--- Required work ---
Pull out every line of the records below that holds the word "Looking", and copy each one in full.

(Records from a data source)
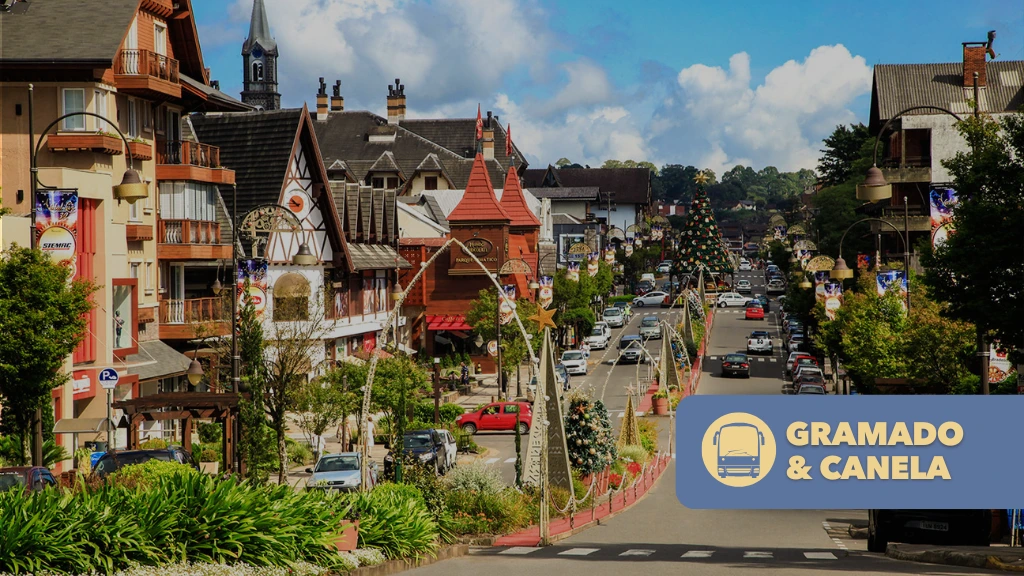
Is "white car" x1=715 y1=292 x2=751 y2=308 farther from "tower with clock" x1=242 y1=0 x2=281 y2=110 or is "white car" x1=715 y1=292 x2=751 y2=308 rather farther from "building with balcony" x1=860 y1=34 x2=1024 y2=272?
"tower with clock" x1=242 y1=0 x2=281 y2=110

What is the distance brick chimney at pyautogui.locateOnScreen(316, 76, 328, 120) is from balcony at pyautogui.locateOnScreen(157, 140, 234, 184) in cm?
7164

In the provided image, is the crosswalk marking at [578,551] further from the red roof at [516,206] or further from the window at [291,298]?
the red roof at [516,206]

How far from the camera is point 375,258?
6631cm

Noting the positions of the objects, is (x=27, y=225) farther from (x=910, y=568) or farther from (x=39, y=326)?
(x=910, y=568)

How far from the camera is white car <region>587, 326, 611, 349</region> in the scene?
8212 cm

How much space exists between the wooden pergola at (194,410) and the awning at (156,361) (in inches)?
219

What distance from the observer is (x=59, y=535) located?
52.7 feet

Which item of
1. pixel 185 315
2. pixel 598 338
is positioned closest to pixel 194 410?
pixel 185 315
...
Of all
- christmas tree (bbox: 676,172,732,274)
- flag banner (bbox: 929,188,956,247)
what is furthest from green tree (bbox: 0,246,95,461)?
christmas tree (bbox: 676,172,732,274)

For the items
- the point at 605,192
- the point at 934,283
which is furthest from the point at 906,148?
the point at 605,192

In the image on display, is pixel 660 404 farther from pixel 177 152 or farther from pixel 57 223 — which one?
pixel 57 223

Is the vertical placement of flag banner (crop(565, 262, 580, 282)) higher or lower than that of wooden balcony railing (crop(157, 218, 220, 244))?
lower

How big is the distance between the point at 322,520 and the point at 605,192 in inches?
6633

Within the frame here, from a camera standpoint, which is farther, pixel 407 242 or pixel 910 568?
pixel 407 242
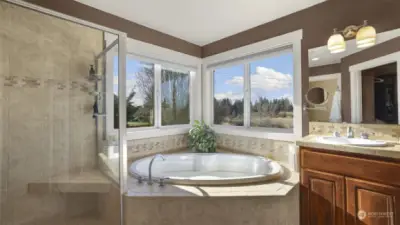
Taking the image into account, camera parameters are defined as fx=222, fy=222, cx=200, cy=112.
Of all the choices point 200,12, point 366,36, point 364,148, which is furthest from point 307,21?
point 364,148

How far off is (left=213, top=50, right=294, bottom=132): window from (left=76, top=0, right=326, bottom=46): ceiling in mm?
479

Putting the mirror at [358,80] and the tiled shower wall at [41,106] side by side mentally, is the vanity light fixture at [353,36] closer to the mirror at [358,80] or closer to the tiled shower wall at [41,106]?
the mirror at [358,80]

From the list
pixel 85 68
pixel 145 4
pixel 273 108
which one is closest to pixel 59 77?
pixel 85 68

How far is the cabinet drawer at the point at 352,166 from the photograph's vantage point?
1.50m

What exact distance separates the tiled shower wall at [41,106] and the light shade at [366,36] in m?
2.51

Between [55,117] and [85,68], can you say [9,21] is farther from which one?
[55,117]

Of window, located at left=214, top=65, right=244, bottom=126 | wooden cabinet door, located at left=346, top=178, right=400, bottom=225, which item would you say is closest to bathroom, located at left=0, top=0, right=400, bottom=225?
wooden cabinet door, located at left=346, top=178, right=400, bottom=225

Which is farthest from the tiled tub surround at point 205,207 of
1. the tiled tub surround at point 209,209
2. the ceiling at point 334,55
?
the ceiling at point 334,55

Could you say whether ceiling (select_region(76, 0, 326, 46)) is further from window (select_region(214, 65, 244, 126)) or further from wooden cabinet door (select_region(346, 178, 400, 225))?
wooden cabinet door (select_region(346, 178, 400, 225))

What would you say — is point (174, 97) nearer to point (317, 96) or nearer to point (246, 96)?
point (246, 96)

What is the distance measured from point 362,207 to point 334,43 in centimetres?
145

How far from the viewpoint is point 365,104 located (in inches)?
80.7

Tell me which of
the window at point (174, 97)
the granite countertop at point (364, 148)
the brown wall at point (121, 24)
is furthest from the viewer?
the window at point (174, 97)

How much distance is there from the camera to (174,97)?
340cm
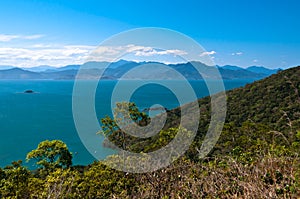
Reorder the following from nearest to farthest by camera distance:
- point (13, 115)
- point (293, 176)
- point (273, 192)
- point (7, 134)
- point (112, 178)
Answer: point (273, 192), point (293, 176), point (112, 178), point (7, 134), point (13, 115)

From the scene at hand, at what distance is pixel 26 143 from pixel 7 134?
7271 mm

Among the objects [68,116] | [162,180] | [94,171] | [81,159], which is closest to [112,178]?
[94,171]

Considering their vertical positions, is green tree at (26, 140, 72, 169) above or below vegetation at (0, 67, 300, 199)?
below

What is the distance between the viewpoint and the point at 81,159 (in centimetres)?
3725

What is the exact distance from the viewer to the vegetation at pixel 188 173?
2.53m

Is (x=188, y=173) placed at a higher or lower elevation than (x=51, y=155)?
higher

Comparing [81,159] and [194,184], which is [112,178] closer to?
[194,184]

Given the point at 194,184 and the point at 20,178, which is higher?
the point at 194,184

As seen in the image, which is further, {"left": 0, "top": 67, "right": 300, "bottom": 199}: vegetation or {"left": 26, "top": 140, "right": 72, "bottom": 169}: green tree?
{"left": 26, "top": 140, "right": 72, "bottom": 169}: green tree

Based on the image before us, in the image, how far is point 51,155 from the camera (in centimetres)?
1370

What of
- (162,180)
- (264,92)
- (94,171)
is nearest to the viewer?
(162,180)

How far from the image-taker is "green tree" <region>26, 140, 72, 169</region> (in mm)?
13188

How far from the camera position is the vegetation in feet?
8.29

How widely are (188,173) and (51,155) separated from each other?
==
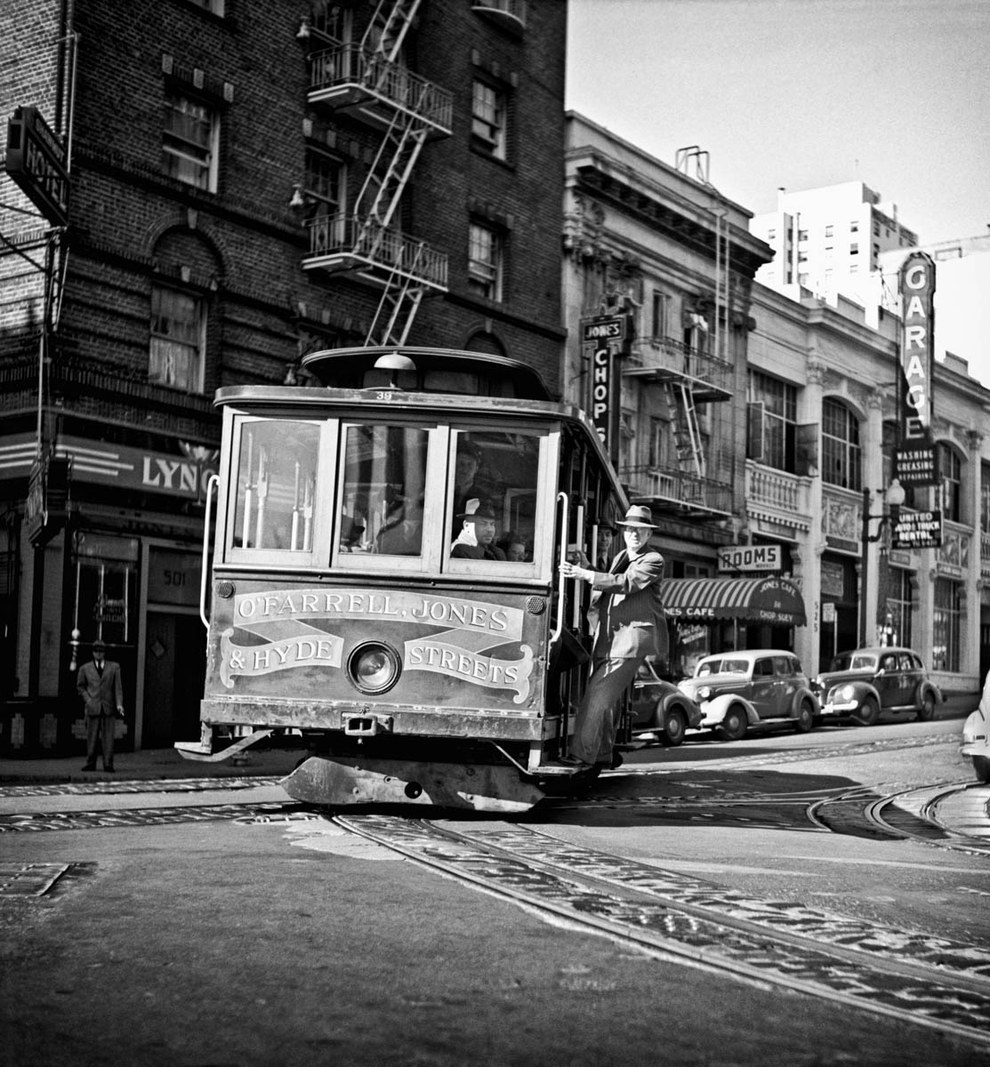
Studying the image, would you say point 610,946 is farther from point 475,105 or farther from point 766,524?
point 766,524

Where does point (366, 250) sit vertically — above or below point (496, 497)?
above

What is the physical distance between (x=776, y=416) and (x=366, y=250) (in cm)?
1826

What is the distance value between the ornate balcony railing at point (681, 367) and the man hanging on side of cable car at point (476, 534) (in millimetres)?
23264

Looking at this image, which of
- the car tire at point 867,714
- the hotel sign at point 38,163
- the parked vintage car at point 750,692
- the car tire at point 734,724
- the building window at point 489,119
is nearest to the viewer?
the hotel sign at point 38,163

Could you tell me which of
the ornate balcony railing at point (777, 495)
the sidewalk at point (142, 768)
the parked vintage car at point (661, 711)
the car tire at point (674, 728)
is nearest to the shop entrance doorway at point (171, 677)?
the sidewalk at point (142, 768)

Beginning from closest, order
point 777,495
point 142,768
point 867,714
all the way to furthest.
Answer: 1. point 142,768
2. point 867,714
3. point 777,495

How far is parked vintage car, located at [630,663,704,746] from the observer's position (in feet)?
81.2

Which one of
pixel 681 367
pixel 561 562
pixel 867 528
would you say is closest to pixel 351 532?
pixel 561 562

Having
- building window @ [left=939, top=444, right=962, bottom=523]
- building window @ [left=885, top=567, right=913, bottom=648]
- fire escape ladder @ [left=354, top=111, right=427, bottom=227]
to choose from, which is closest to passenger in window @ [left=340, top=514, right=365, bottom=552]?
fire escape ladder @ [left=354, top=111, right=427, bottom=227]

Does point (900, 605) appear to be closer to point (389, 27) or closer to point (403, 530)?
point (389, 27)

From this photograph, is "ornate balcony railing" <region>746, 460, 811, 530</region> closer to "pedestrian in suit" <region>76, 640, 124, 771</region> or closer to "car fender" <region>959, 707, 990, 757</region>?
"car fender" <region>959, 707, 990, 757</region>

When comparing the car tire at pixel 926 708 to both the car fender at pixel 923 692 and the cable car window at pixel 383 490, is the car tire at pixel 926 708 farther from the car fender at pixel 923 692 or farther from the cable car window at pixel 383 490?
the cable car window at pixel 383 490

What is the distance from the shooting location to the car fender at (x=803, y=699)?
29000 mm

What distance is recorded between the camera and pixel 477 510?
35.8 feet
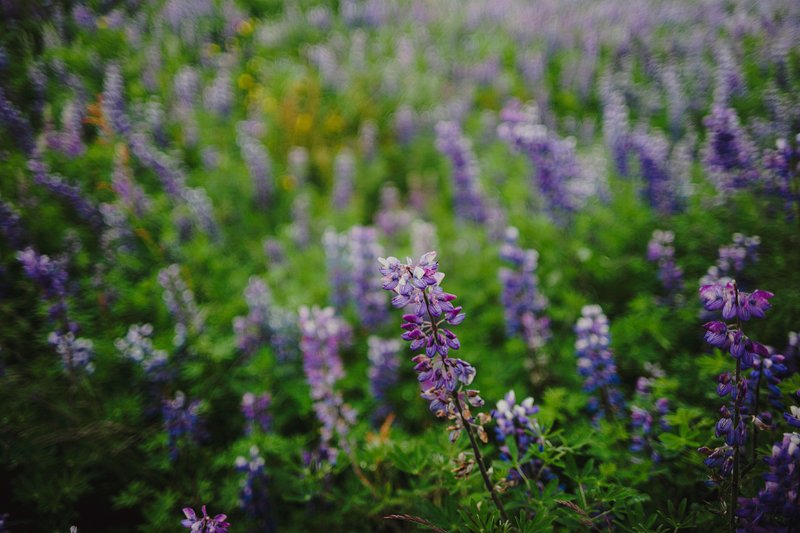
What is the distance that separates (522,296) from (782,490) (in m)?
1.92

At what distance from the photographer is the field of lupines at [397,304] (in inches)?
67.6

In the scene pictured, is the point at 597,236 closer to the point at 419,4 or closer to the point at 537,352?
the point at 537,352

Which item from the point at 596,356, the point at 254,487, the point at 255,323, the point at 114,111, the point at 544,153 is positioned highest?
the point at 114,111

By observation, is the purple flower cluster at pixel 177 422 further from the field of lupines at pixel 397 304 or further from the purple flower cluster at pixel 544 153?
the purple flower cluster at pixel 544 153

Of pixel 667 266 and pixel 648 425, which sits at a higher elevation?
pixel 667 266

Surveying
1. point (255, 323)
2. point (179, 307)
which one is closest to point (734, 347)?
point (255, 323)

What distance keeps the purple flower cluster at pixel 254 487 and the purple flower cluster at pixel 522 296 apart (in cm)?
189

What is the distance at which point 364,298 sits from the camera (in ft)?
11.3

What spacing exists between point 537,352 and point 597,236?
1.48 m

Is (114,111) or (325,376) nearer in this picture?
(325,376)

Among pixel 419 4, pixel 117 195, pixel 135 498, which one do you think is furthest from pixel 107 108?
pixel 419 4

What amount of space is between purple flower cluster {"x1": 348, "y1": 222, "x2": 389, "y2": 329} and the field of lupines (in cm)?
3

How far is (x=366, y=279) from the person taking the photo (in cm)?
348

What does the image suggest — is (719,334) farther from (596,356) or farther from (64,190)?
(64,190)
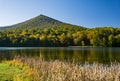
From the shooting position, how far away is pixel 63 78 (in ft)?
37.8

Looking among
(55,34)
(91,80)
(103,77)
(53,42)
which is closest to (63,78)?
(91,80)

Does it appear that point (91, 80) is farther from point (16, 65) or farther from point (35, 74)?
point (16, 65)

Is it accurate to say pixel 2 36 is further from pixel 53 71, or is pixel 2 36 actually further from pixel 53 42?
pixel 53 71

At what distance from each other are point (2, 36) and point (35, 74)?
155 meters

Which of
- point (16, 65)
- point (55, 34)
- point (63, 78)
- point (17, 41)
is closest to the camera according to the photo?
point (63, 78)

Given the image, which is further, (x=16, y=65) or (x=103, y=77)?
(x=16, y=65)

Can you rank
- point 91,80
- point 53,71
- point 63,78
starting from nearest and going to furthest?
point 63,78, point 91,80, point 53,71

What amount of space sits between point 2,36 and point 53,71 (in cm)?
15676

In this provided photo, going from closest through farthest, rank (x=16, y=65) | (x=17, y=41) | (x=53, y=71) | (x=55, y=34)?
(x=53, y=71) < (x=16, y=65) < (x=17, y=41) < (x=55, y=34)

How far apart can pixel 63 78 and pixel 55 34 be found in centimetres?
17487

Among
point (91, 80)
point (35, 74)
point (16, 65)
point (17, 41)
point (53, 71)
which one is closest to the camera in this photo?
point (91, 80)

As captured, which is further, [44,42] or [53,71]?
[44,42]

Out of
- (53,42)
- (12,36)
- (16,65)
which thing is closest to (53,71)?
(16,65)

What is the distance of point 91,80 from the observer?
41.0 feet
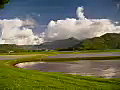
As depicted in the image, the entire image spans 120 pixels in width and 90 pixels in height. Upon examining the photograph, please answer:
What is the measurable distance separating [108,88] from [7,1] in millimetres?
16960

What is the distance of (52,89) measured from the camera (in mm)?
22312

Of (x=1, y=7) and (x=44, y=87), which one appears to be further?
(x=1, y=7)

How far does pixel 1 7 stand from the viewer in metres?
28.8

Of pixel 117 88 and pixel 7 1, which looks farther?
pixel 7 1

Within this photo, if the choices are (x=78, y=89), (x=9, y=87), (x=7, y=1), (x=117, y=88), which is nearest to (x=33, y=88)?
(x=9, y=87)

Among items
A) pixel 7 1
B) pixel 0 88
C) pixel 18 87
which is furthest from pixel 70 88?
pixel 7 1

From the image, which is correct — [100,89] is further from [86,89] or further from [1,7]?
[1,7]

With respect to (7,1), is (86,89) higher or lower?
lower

--- Complete answer ---
Looking at this image, which of
Looking among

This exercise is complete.